Clearly there are committed, Reformed believers who are scientists that are on either side of the issue regarding the age of the cosmos. Just as in the days following the Reformation, when the church could not decide between the geocentric and heliocentric views of the solar system, so today there is not unanimity regarding the age question. Ultimately, the heliocentric view won out over the geocentric view because of a vast preponderance of facts favoring it based on increasingly sophisticated observations through ever improving telescopes used by thousands of astronomers over hundreds of years. Likewise, in the present controversy, a large number of observations over a long period of time will likely be the telling factor.
The geocentric/heliocentric debate refers to a controversy starting some 500 years ago between two conflicting views of nature. The geocentric position held that the sun, stars, and planets revolved around the earth. In contrast, the heliocentric position held that the earth and planets revolved around the sun. Several passages of Scripture appeared to support the geocentric view, and heliocentrism was considered by many to be a direct challenge to the authority of God's Word. Others recognized more than one possible interpretation of the Scrip-tures in question, and scientific evidence eventually persuaded them that the sun was indeed the center of our solar system.

In this context, it is important to recognize that science did not prevail over Scripture. Scripture was and remains true. Scientific evidence only served as a God-given aid in selecting the more accurate of two plausible, Bible-honoring interpretations. The CSC report suggests we are at a similar crossroads concerning the age of the earth, but without sufficient evidence to tip the scales one way or the other.
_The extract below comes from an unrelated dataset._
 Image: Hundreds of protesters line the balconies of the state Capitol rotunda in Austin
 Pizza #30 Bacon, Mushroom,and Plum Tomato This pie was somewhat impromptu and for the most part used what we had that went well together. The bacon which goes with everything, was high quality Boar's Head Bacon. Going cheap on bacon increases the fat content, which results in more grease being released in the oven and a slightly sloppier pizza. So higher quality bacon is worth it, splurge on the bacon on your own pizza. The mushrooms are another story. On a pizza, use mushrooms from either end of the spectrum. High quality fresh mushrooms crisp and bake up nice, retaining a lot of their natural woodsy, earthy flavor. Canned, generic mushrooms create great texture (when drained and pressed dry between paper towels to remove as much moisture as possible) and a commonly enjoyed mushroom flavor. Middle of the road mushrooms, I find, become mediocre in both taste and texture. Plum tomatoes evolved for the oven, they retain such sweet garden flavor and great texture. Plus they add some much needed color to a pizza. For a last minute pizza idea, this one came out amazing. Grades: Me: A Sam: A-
The CSC commendably included several scientists, though none were geologists. So what would a geologist add to the discussion? As practicing geologists committed to the authority and inerrancy of Scripture, in keeping with Reformed tradition, the eight authors of this article maintain that the "large number of observations over a long period of time" mentioned in the CSC report have already been made, and the data are sufficient to unequivocally answer the question. We also understand, however, the inherent difficulty that people have in assessing a vast body of scientific literature filled with terms and jargon that often require years of schooling in very specific fields to comprehend. Such difficulties have landed even well-read and godly individuals such as Martin Luther on the wrong side of these debates. Luther addressed the heliocentric theories of Copernicus in his day as being little more than the pursuit of vanity since Scripture clearly speaks of the sun moving and not the earth.
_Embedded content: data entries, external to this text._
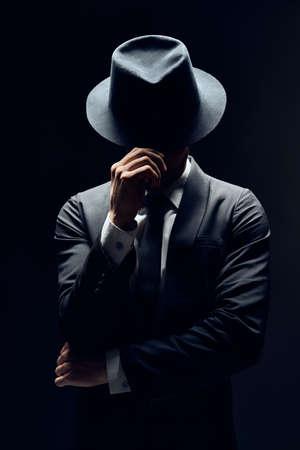 Man in pak verbergen gezicht achter zijn hoed geïsoleerd op donkere achtergrond. geheim en incognito concept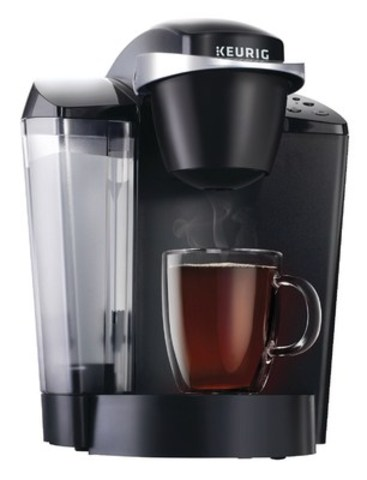 Brew a perfect beverage in under one minute with the Keurig K50 Hot Brewing System that offers a choice of three cup sizes with a removable Drip Tray to accommodate travel mugs. (CNW Group/Staples Canada Inc.)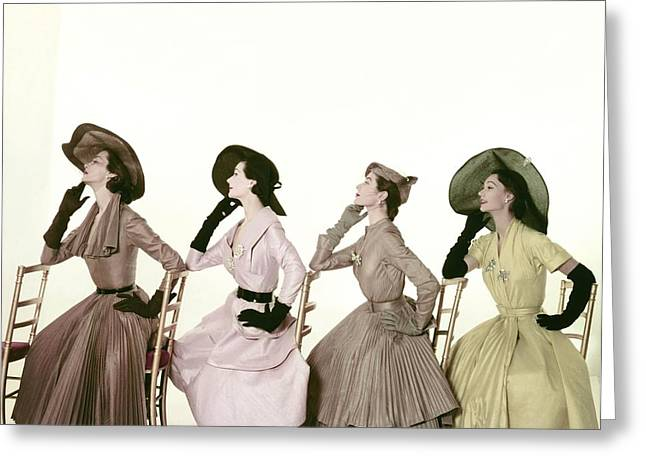 Ball Gown Greeting Cards - Four Models Sitting In A Line Facing Greeting Card by Conde Nast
In this article, we wish to provide our brothers and sisters in the body of Christ with a few general observations, some clarification of a common misconception about our science, and two specific examples that speak convincingly that God's earthly creation has been around for a very long time.

General Observations

Science can be a contentious business when data can be plausibly interpreted more than one way. One of the best ways of making a name for yourself in the scientific community is to challenge a widely held scientific understanding with a strongly defended alternative theory. It is thus of considerable significance that the tens of thousands of geologists worldwide are virtually in complete agreement that the question of the earth's age has been answered: roughly 4.6 billion years.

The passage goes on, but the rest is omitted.